The Peninsula of Athos is an unusual political entity. It is a self-administered part of the Greek state, and entering monks must automatically assume Greek citizenship. Greece appoints a governor as political authority, but the actual administration is exercised by a group of twenty monks, representing the various monasteries. They are all under spiritual jurisdiction of the Ecumenical Patriarchate.

The monasteries and autonomy of Athos date to the year 875 and the reign of Byzantine Emperor Basil. There was a period of Roman Catholic rule during the Crusades. The peninsula then fell under Turkish control for five centuries, but, surprisingly, the traditions of the monks were undisturbed. Athos became a part of Greece in 1912.

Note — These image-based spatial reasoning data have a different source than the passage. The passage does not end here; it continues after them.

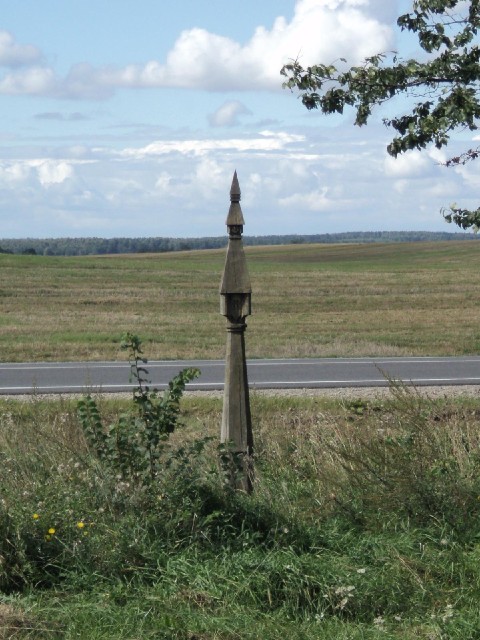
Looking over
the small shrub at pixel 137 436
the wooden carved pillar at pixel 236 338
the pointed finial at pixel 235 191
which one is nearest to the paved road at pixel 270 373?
the wooden carved pillar at pixel 236 338

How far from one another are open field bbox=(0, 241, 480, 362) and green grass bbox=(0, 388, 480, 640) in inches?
490

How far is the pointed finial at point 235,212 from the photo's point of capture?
7223mm

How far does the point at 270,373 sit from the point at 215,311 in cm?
1849

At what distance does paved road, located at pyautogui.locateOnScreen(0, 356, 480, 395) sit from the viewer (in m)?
14.7

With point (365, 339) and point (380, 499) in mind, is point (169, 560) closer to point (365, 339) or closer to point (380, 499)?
point (380, 499)

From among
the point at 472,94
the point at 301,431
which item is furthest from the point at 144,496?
the point at 472,94

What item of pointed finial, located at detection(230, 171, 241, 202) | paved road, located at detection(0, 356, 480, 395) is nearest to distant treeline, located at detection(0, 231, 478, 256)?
paved road, located at detection(0, 356, 480, 395)

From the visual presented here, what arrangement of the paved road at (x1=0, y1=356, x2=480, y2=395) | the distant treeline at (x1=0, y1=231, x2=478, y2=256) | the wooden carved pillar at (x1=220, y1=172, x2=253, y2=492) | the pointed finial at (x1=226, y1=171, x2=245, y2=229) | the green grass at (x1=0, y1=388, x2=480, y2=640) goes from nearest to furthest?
1. the green grass at (x1=0, y1=388, x2=480, y2=640)
2. the wooden carved pillar at (x1=220, y1=172, x2=253, y2=492)
3. the pointed finial at (x1=226, y1=171, x2=245, y2=229)
4. the paved road at (x1=0, y1=356, x2=480, y2=395)
5. the distant treeline at (x1=0, y1=231, x2=478, y2=256)

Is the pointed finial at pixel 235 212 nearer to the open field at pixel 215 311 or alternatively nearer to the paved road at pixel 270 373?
the paved road at pixel 270 373

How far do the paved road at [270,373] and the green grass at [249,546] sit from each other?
733 centimetres

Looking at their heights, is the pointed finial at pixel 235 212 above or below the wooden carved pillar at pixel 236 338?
above

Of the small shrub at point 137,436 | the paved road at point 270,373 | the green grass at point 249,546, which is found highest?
the small shrub at point 137,436

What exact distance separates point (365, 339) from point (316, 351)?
3566 mm

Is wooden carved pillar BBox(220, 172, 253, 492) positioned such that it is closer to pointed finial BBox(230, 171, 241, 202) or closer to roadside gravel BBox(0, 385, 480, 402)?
pointed finial BBox(230, 171, 241, 202)
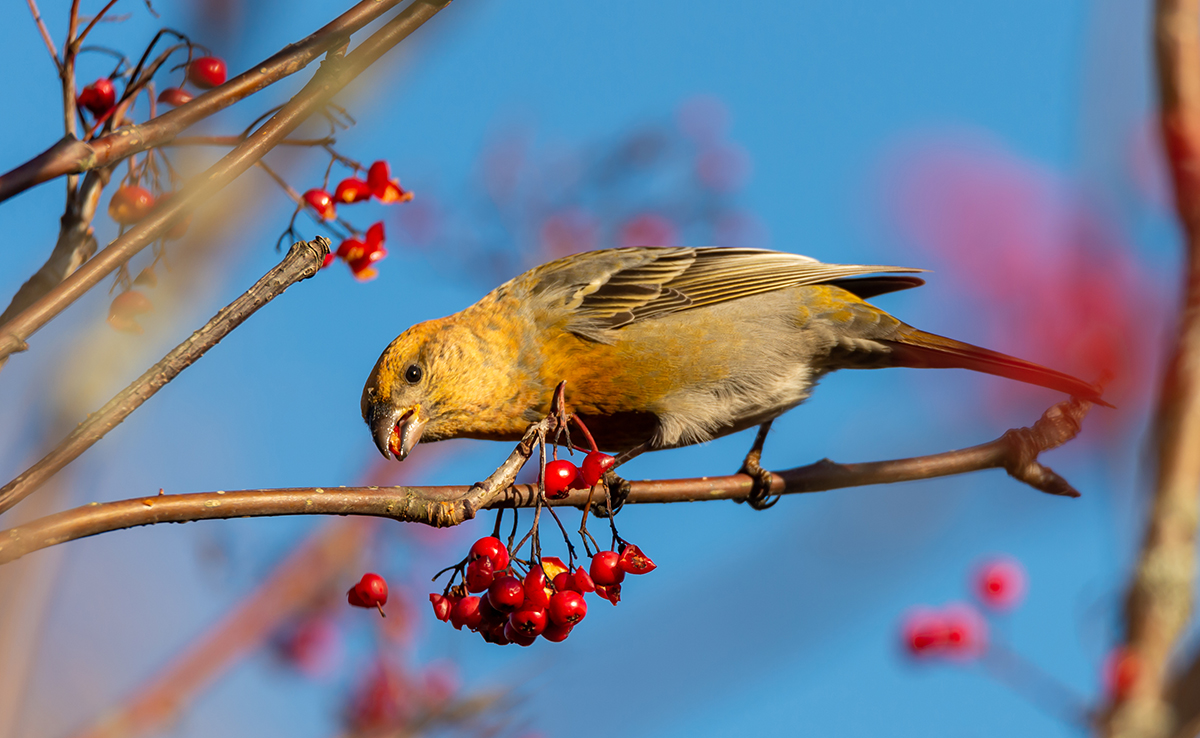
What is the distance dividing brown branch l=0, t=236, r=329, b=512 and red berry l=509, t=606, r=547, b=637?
1.14m

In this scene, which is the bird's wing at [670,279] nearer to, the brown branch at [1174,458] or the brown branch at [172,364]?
the brown branch at [172,364]

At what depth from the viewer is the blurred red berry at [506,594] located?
2.72 m

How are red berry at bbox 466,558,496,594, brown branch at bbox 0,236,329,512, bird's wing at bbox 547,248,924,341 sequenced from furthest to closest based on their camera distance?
bird's wing at bbox 547,248,924,341, red berry at bbox 466,558,496,594, brown branch at bbox 0,236,329,512

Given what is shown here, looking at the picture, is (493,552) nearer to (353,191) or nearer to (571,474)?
(571,474)

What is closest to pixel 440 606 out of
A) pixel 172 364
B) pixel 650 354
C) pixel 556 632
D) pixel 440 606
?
pixel 440 606

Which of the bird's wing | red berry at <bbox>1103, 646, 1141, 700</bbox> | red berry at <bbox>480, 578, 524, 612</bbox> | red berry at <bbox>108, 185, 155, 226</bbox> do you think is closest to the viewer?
red berry at <bbox>1103, 646, 1141, 700</bbox>

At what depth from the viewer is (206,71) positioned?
2926 mm

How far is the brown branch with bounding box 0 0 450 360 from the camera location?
210cm

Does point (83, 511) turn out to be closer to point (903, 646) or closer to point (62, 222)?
point (62, 222)

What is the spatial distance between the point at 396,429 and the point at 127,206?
60.8 inches

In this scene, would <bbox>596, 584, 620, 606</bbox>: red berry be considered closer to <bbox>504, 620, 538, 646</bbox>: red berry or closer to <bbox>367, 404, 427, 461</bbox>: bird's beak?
<bbox>504, 620, 538, 646</bbox>: red berry

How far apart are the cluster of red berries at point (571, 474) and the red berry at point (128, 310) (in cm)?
126

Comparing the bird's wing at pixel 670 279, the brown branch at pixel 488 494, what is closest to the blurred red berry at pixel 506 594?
the brown branch at pixel 488 494

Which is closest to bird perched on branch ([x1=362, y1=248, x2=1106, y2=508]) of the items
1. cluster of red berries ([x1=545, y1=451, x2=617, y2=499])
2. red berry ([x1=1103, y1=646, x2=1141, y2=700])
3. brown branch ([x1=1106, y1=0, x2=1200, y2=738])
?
cluster of red berries ([x1=545, y1=451, x2=617, y2=499])
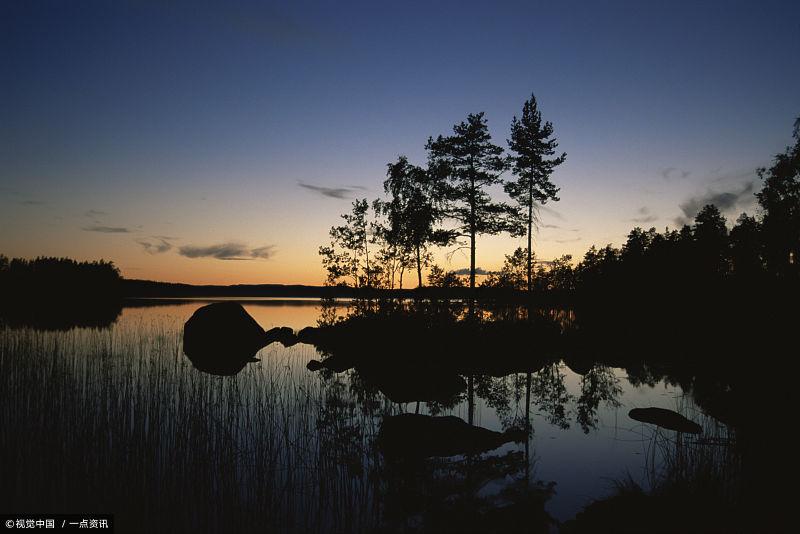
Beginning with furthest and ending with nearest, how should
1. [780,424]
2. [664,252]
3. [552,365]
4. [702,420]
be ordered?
[664,252], [552,365], [702,420], [780,424]

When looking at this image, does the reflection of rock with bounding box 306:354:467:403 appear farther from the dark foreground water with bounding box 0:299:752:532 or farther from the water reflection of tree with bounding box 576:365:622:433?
the water reflection of tree with bounding box 576:365:622:433

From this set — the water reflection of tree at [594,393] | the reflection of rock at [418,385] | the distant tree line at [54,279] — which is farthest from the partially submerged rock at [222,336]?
the distant tree line at [54,279]

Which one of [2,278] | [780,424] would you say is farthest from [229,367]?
[2,278]

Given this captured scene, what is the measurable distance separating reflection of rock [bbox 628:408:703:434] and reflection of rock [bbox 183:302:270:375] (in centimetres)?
1621

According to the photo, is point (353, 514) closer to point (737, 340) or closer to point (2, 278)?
point (737, 340)

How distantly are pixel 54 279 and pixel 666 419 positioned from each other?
131107 mm

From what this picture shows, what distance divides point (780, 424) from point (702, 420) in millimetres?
1283

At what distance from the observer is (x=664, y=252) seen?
2392 inches

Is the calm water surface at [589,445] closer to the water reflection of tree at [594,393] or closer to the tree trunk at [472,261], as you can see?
the water reflection of tree at [594,393]

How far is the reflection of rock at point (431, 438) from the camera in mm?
7379

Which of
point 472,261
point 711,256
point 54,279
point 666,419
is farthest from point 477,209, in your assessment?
point 54,279

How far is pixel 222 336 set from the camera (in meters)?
23.6

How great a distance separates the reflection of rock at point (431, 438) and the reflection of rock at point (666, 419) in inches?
136

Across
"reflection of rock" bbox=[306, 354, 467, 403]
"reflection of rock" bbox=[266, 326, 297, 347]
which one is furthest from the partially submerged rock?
"reflection of rock" bbox=[306, 354, 467, 403]
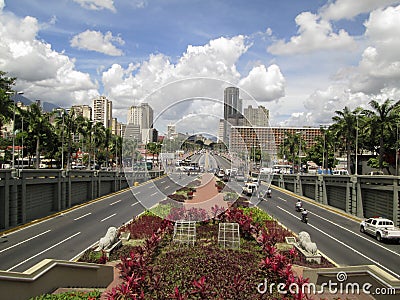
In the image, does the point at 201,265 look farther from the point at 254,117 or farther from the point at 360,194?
the point at 360,194

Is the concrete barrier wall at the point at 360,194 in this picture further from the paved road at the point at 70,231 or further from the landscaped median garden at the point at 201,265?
the paved road at the point at 70,231

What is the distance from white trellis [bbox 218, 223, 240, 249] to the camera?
704 inches

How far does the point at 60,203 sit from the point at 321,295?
28.3 meters

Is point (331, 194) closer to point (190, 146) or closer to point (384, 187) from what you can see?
point (384, 187)

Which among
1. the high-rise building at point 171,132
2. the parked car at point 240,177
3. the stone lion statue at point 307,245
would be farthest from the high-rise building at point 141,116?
the stone lion statue at point 307,245

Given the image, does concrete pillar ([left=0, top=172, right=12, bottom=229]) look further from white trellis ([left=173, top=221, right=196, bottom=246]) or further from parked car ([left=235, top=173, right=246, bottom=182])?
parked car ([left=235, top=173, right=246, bottom=182])

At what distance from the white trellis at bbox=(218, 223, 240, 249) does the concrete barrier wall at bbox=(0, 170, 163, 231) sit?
427 cm

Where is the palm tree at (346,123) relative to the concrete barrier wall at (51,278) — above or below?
above

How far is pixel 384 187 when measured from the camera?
2992cm

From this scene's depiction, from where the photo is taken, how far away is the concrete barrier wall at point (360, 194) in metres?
29.0

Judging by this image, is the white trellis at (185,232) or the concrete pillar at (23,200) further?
the concrete pillar at (23,200)

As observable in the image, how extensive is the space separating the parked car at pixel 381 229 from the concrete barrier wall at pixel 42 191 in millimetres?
15389

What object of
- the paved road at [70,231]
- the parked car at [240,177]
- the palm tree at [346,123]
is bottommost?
the paved road at [70,231]

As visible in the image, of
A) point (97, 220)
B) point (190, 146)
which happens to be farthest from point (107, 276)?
point (97, 220)
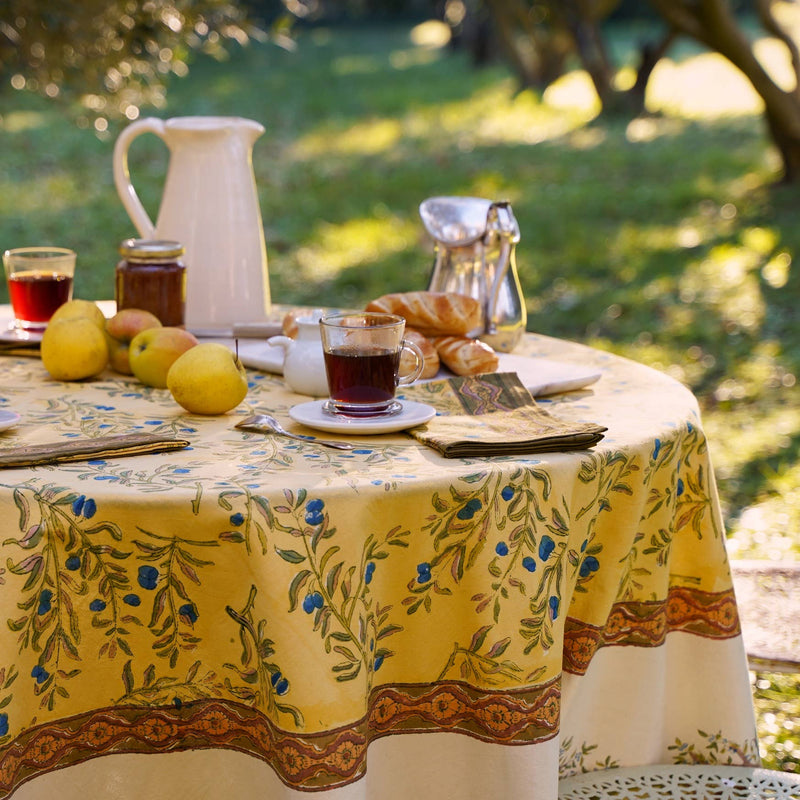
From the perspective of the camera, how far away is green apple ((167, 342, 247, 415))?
1.93 m

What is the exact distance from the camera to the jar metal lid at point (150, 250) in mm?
2338

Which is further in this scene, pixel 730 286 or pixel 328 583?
pixel 730 286

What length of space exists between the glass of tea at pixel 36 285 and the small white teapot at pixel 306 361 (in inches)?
23.8

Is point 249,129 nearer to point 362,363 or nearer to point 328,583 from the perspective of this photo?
point 362,363

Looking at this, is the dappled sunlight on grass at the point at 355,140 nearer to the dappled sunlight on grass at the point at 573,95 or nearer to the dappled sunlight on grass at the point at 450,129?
the dappled sunlight on grass at the point at 450,129

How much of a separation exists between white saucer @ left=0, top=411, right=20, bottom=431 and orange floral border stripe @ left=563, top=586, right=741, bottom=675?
36.2 inches

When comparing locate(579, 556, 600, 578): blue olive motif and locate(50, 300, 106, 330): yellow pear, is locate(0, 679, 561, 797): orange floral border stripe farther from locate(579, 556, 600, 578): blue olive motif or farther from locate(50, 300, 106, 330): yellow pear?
locate(50, 300, 106, 330): yellow pear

Limits on entry of Russian monks are not just a Greek policy. Similar situations exist even in Communist lands. The Serbian monastery at Hiliandari and the Zographou monastery in Bulgaria have just a few monks left from the old days, with little prospect of new ones coming soon.

And at Athos, restrictions exist on more than Russians. Since the year 1060, all women have been forbidden to approach the Athos monasteries.

Biltmore: Under New Management

A brave experiment in Christian witnessing along Miami Beach’s flamboyant hotel strip begins its most severe test this month. The ten-story Biltmore Terrace Hotel, whose “family” atmosphere is set by a chapel where daily devotional services are held, will be leased to and run by the Holiday Inn chain.

Holiday conducted an aggressive campaign to get the Biltmore as its first high-rise in the area following the death of its manager, Dr. Ralph Mitchell, in March. Vernon Kane, business consultant for the hotel’s Chicago owners, said “it was impossible to replace the man who had given the hotel its identity.” Mitchell was a Scottish Baptist preacher and former associate evangelist with Billy Graham.

Holiday was aided by financial conditions. The swank, 300-room ocean-front hotel was built for $3.2 million in 1952, then went through a series of owners and bankruptcies. Kane said that during the past four years under the present owners the Biltmore had overcome its bad reputation and had begun to break even when Mitchell died.

The new contract guarantees that no alcoholic beverages will be served for at least one year, but Kane reports Wallace Johnson and other Holiday Inn executives in Memphis hope to continue the policy throughout the twenty-five-year lease. He said Holiday may also continue the type of program Mitchell developed, “on a modified basis.” Besides chapel, that included cultural offerings in the auditorium (once a night club) ranging from recitals by Metropolitan Opera star Jerome Hines to concerts by local church choirs.